§ **Document segment**:
▼

ST. PETER, TANKERSLEY.
Dec. 10, 1852.—A plain church, Perpendicular outside, with earlier work within. It has a nave with north aisle and chancel, and west tower. The arcades are Early English, three on each side, with circular columns, of which one has a circular and one an octagonal capital. The chancel arch is pointed on octagonal shafts. The east window of the chancel is Decorated, of three lights, and one on the south of the chancel is also Decorated, of two lights. There is a clerestory to the nave, and all the windows of the nave, aisle, and clerestory are very late and almost debased Perpendicular of three lights. The nave is embattled. The south porch is plain, and has the outer door of ogee form. On the north of the chancel is a vestry. The tower is late and poor, embattled, with eight pinnacles, but not divided by string-courses. On the north is a projecting square turret. The west window of three lights and very poor, without tracery; below it a labelled door. The belfry windows of two lights, with a slope below them. is octagonal and plain.
ALL SAINTS, SILKSTONE.
Dec. 11, 1852.-A large church, mostly Perpendicular, but with some Norman work remaining in the chancel. It has a spacious nave with aisles and clerestory, a chancel also with aisles or chapels, a west tower and a south porch. The exterior, like most instances in the neighbourhood, is late and rather plain Perpendicular, the whole of the nave and aisles embattled, and the nave and chancel continued of equal height. The buttresses are crowned by crocketed pinnacles, which have a good appearance, and there are several grotesque figures as gargoyles. The tower has plain battlement and four pinnacles-only one string-course the belfry windows of two lights with transoms. The windows of the aisles are of three lights, rather plain and without tracery.

▲

(Data items)
▼

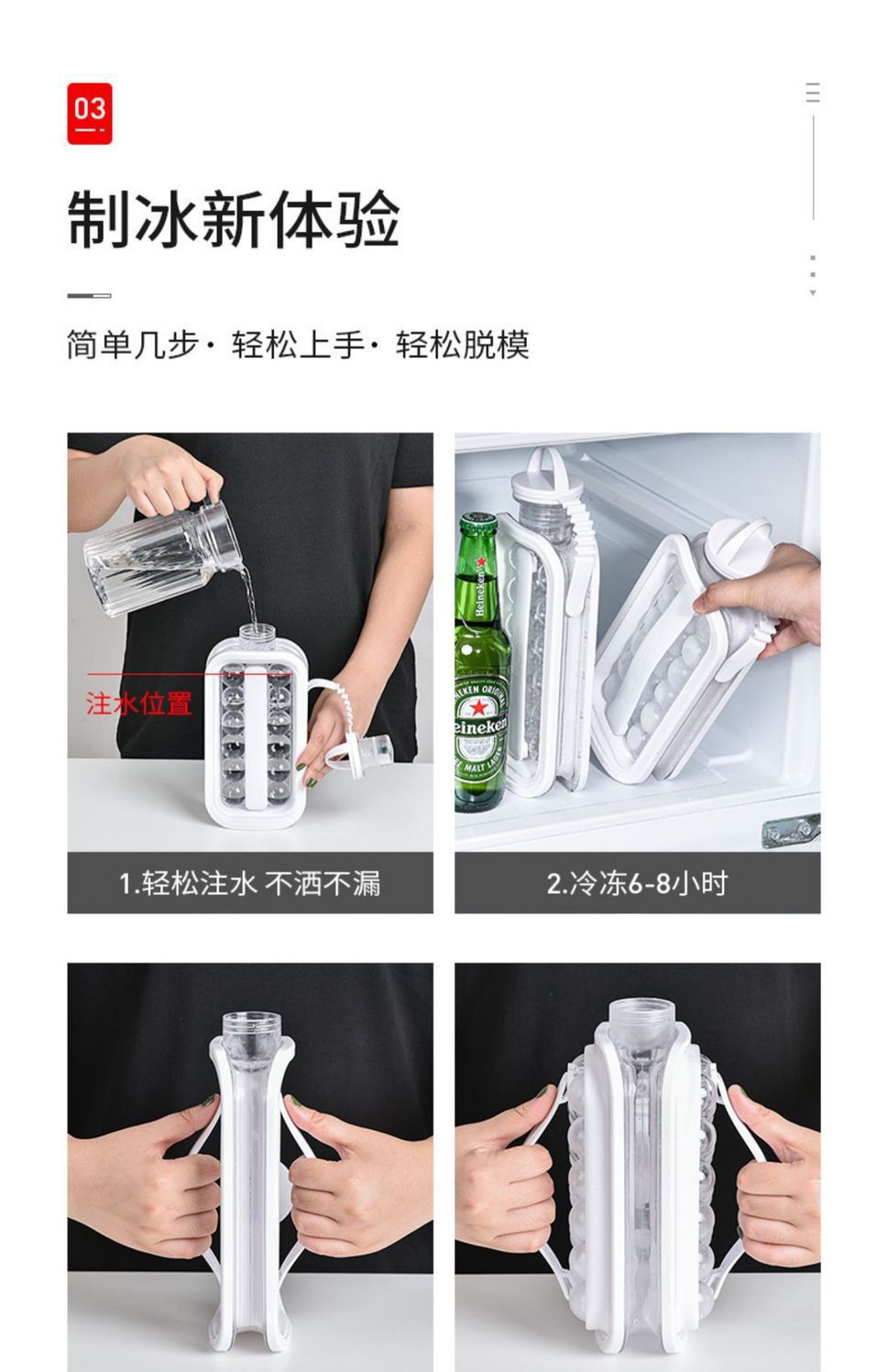 03

制冰新体验

简单几步· 轻松上手· 轻松脱模

注水位置

Heineken

1.轻松注水 不洒不漏

2.冷冻6-8小时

▲

Continue the church descriptions from the point where they stop, keeping the same dated, architectural style.

§ **Output of the task**:
Those of the clerestory square-headed, of two lights. The east window of the chancel, a Late and poor one, of five lights, with transom and no foils: in the south chapel the east window is of four lights. The arcades of the nave are each of five good pointed arches, with circular pillars having octagonal capitals and of Early English appearance. The eastern arches die into the wall. The roof of the nave is rather plain, but with bosses. The chancel arch is pointed and wide, rising from square capitals of Norman piers. The chancel has considerable Norman indications on the north side-there is one plain early semi-circular arch opening in the wall to the north aisle (which seems of later date), rising upon huge semi-piers having square capitals there is also against the same wall a tall Norman pillar, also with square capital. There are also Norman windows forming a clerestory on this side, seen distinctly from the exterior. There is also a Norman wall on the south side, eastward of the termination of the arcade, having two heights of Norman windows, and under a southeast window is a Norman arch with piscina. There is also an ancient vestry under the cill of the window. The south chapel is divided from the chancel by two elegant Perpendicular arches, with light octagonal column. Above them, two square-headed clerestory windows. In the south chapel is a large elaborate marble tomb, with figures of a man and woman.
There is a fine wood-screen for the rood-loft reaching across the whole breadth of the church, but varying in the three divisions. The central part has eight pieces, with tracery of somewhat Decorated character, the middle division formed into a flat-arched door. There is a cornice, and in the spandrels some Arabesque-looking panelling. The screen to the north chapel is of four pieces with a narrow door-that of the south of three pieces. There is also a parclose screen between the chancel and south chapel. On the south is a rood door. Between the north aisle and north chapel is a plain pointed arch dying into the wall. The font is ugly, and not ancient, of octagonal form. The tower arch is pointed, on octagonal piers. There is a double west gallery, and
The south chapel of the chancel has a boarded panelled roof.
ST. JAMES,39 MELTON.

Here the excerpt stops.